Google starts testing voice payment. Can you really pay with your mouth?

With the advancement of technology, the means of mobile payment have been changing with each passing day. From the cumbersome password input in the early days, there are now more convenient and secure fingerprint and face recognition. However, voiceprint recognition, which is now very common on smartphones, is rarely used in the payment field. Recently, there is news that Google has begun to implement this voice payment function in its products, which allows users to pay with their mouths.

According to relevant media reports, Google is currently testing a new feature that will allow consumers to use Voice Match to authorize and confirm payment. Google also confirmed that not all purchases will provide voice recognition, and at this stage this feature is only applicable to in-app purchases and restaurant orders, not Google Shopping.

[[328224]]

According to the report, this voice payment function was originally planned to be released at this year's I/O developer conference, but due to the epidemic, it had to skip the release and start testing directly. Currently, in the payment interface of Google Assistant, you can see the option of "Confirm with Voice Match".

In fact, voice payment technology is not new, and is even older than natural language processing (NLP) that voice assistants rely on. Yes, although both voice payment and natural language processing are related to voice, there is a world of difference between the two. The essence of voice payment is voiceprint recognition, but voiceprint recognition is obviously not equal to voice recognition.

Sound wave transmission is a data communication mode that uses sound as a transmission method. For example, the process of speaking can be understood as the process of encoding signals into sound. The process of listening is the process of decoding audio signals into language and text. The correspondence between the Chinese characters and pinyin used is actually equivalent to the audio protocol.

However, voiceprint recognition is a personal recognition, which requires extracting the voiceprint characteristics in the voice to determine who is speaking, that is, to solve the problem of "who is speaking". Speech recognition is a common recognition, which determines the content of the speech and solves the problem of "what was said". Obviously, the most important thing in voice payment is to determine who is the person who issued the payment command.

Since the size and shape of each person's vocal organs are unlikely to be exactly the same, these differences also lead to changes in the vocal airflow, which in turn produce differences in voiceprints. That's why we can "hear the voice before seeing the person" and judge the identity of the voice owner through timbre, pitch and speaking habits.
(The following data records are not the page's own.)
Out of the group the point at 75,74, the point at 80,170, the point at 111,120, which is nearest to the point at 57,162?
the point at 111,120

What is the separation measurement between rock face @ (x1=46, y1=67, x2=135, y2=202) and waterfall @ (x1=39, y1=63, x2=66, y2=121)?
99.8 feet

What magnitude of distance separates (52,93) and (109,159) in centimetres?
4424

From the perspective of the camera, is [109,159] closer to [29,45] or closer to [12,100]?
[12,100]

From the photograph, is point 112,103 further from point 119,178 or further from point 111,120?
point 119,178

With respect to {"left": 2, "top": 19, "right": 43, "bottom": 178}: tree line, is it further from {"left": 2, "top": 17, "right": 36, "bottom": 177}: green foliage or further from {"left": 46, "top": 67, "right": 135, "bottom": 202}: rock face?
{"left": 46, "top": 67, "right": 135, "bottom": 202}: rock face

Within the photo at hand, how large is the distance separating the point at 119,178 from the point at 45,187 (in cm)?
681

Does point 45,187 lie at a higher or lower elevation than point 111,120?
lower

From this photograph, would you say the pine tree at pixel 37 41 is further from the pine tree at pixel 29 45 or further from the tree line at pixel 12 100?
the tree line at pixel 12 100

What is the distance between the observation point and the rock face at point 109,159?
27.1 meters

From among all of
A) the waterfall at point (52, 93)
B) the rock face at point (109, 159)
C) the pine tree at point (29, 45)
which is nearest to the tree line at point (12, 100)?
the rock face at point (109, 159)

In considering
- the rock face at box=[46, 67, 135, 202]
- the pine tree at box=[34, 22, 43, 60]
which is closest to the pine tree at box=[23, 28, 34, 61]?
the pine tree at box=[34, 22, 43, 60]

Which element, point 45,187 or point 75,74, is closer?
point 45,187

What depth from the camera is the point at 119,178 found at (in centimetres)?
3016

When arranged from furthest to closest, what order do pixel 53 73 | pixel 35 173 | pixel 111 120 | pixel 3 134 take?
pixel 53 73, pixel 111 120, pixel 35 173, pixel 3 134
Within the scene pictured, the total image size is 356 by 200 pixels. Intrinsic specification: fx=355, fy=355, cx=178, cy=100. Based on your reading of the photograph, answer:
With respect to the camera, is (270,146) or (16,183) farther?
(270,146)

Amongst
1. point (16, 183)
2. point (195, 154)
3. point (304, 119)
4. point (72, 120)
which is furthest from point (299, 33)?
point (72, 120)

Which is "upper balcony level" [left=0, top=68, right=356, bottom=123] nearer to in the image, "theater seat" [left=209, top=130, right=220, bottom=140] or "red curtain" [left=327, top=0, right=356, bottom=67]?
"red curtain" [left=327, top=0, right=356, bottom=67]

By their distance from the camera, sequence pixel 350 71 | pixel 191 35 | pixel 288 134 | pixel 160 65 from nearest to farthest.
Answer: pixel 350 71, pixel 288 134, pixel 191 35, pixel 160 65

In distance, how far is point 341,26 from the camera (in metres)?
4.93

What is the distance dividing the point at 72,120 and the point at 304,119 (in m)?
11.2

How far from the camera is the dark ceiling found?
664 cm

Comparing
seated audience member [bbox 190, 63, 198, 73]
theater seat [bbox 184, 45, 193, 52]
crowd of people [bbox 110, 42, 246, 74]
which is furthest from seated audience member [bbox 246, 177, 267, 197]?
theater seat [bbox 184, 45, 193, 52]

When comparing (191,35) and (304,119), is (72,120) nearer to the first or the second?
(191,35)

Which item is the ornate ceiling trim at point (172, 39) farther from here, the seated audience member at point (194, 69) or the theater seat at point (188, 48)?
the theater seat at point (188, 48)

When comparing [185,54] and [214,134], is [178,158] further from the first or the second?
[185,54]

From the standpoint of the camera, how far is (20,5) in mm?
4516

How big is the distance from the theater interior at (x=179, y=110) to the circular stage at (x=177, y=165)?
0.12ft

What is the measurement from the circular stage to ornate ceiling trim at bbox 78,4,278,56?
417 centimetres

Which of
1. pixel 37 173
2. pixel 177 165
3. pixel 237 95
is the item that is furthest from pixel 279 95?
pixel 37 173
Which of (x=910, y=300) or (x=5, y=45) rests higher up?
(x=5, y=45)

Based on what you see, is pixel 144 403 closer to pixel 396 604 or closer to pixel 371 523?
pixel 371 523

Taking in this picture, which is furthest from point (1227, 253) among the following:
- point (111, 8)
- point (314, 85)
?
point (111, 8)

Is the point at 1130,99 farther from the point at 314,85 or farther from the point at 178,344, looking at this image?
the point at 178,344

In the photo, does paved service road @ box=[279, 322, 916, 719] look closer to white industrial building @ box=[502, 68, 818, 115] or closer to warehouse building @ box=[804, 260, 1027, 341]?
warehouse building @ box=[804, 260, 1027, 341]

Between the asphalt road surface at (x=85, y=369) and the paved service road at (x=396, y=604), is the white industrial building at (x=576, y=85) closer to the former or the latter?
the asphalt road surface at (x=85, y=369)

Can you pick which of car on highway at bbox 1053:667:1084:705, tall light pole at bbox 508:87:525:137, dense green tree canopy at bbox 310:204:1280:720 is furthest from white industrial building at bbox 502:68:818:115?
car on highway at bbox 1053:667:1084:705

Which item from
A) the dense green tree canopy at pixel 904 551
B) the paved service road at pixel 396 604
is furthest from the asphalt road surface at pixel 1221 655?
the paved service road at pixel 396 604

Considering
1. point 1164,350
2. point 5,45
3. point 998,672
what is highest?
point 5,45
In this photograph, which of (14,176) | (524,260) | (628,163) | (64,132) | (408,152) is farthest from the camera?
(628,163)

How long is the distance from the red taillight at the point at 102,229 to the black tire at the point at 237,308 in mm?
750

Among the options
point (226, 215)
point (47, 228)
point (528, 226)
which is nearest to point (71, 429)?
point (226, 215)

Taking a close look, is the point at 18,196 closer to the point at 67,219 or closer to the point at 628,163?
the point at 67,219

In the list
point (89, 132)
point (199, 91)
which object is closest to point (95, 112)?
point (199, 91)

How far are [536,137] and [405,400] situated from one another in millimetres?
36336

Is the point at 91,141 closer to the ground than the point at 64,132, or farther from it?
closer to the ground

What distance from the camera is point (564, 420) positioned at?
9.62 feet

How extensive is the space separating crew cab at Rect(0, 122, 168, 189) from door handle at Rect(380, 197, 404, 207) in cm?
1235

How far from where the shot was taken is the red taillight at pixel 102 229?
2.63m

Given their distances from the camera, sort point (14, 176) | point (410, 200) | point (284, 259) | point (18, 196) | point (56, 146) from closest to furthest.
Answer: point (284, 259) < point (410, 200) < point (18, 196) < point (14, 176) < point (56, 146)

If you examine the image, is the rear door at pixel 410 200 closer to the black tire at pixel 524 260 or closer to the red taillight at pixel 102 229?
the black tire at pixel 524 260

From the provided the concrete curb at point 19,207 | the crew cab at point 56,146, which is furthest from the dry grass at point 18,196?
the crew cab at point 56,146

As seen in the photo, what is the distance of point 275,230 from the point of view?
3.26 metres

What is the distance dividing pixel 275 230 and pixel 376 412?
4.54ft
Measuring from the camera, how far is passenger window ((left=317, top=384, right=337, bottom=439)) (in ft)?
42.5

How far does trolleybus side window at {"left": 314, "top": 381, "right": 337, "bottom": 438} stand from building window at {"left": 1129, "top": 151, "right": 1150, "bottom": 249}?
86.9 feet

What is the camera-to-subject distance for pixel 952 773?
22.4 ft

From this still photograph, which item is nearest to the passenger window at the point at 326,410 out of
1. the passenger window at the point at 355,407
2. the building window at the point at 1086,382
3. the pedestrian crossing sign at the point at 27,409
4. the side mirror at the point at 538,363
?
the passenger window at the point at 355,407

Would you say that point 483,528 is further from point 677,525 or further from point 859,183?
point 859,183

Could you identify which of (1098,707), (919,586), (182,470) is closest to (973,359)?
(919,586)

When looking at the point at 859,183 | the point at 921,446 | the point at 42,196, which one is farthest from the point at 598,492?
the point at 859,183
Similarly, we can use algorithms to extract obvious, abstract and high-dimensional voiceprint features from voice information, and use deep learning to train the model, and then use unique biological features to prove the proposition of "I am myself".

In fact, the process of using voiceprint recognition to complete voice payment is very simple. The user sends a sound wave with a certain command, and the terminal device obtains this sound wave and converts it into a session, and sends the specific product information and transaction number to the Google backend. After matching the voiceprint information on the server side, the transaction operation can be started, and finally the information of the completed transaction is pushed to the Google voice assistant.

Before Google confirmed that it was testing voice payment, Amazon had already begun allowing users to pay bills on its Alexa last fall using voice commands. Once the user approves the transaction using something like "Alexa, pay my mobile bill," Alexa will use Amazon Pay to pay the bill amount and send a confirmation via the user's registered mobile phone number. In addition, Tmall Genie in the domestic market has also long been able to use voice payment. According to data released by Alibaba, during the Double 11 period last year alone, a total of 1.05 million orders on Tmall Genie were successfully paid by speaking.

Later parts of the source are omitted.